Motivated by the recent measurement of the primeval abundance of deuterium , we re-examine the nuclear inputs to big-bang nucleosynthesis ( BBN ) .
Using Monte-Carlo realization of the nuclear cross-section data to directly estimate the theoretical uncertainties for the yields of D , ^ { 3 } He and ^ { 7 } Li , we show that previous estimates were a factor of 2 too large .

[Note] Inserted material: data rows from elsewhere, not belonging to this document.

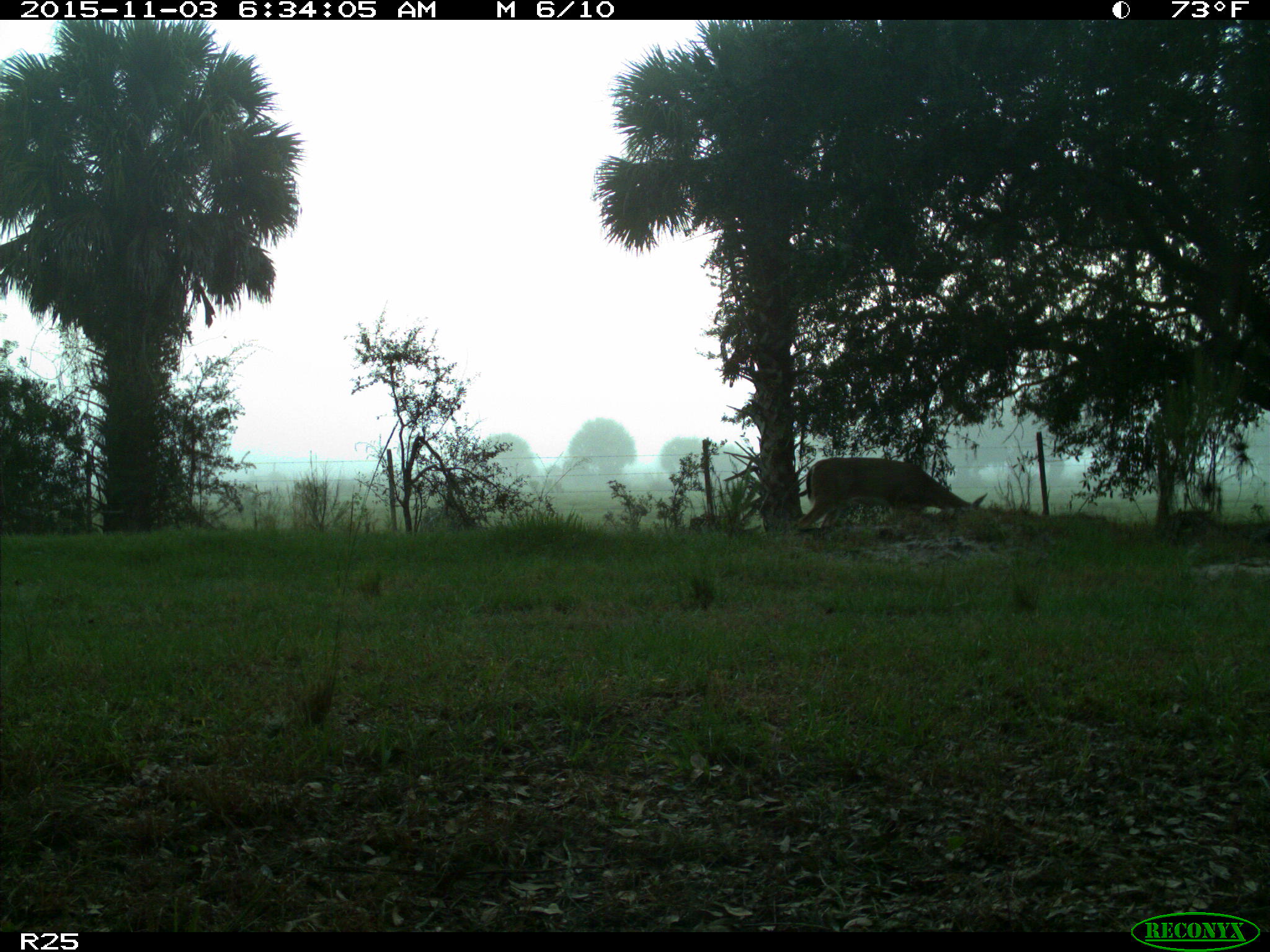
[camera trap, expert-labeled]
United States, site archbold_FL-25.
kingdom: Animalia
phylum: Chordata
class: Mammalia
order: Artiodactyla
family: Cervidae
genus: Odocoileus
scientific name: Odocoileus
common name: deer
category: unidentified deer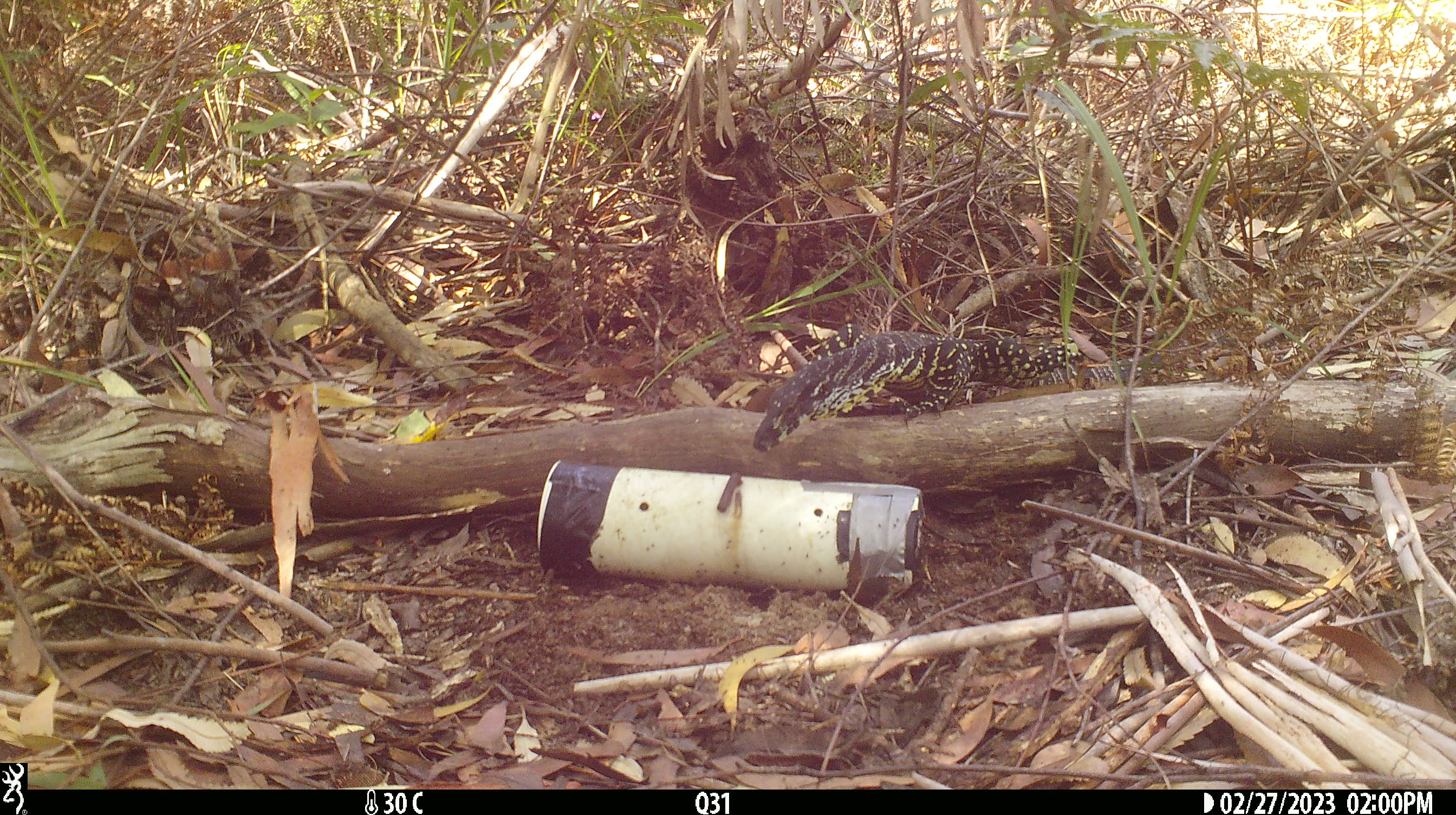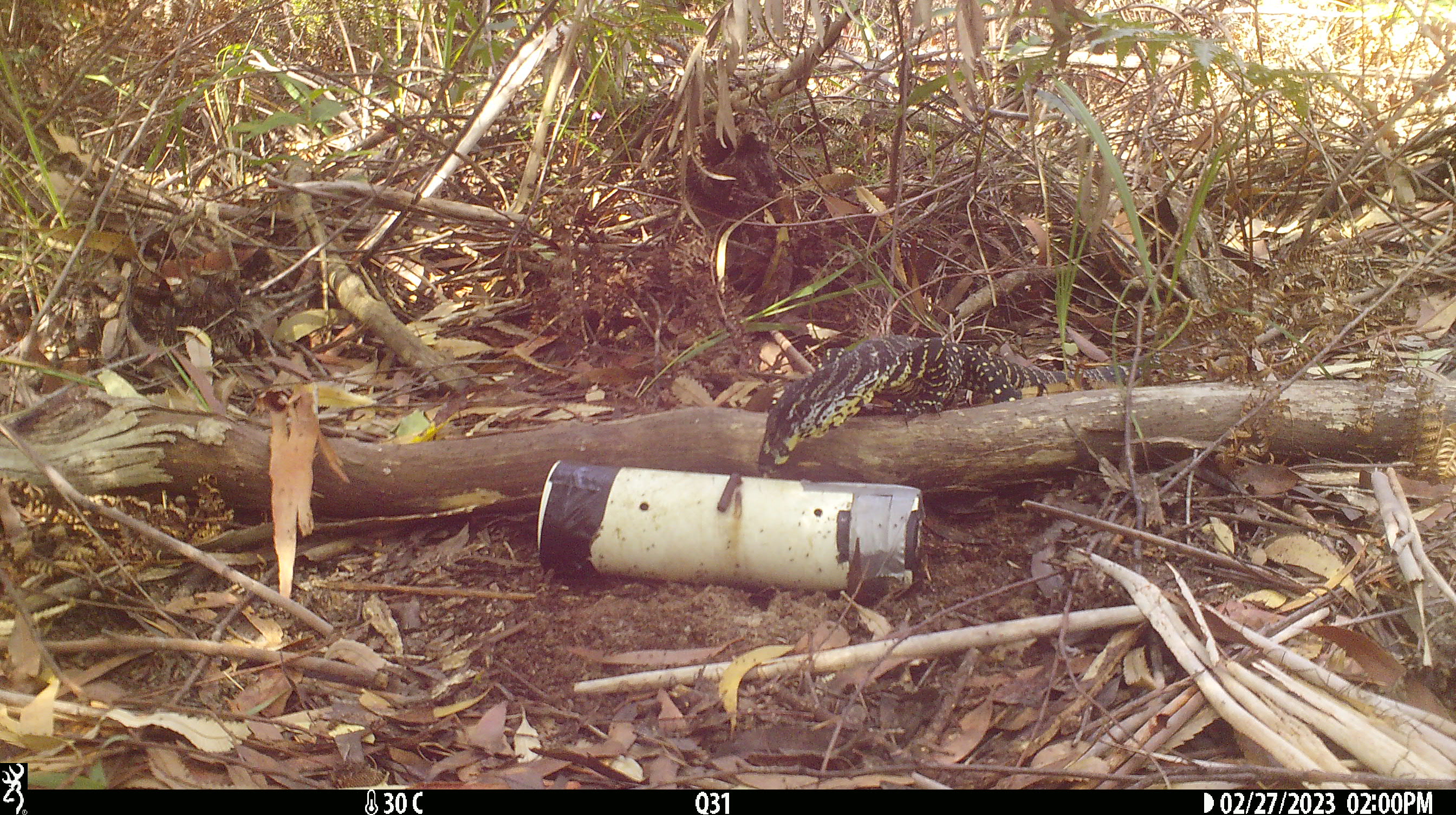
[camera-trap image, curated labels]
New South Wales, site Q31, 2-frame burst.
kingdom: Animalia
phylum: Chordata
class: Reptilia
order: Squamata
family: Varanidae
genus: Varanus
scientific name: Varanus varius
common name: lace monitor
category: goanna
Goanna (lace monitor) (Varanus varius).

We sharpen the BBN determination of the baryon density based upon deuterium , \rho _ { B } = ( 3.6 \pm 0.4 ) \times 10 ^ { -31 } { g cm ^ { -3 } } ( \Omega _ { B } h ^ { 2 } = 0.019 \pm 0.0024 ) , which leads to a predicted ^ { 4 } He abundance , Y _ { P } = 0.246 \pm 0.0014 and a stringent limit to the equivalent number of light neutrino species : N _ { \nu } < 3.20 ( all at 95 % cl ) .
The predicted ^ { 7 } Li abundance , ( ^ { 7 } Li/H ) _ { P } = 3.5 ^ { +1.1 } _ { -0.9 } \times 10 ^ { -10 } , is higher than that observed in pop II stars , 1.7 \pm 0.3 \times 10 ^ { -10 } ( both , 95 % cl ) .
We identify key reactions and the energies where further work is needed .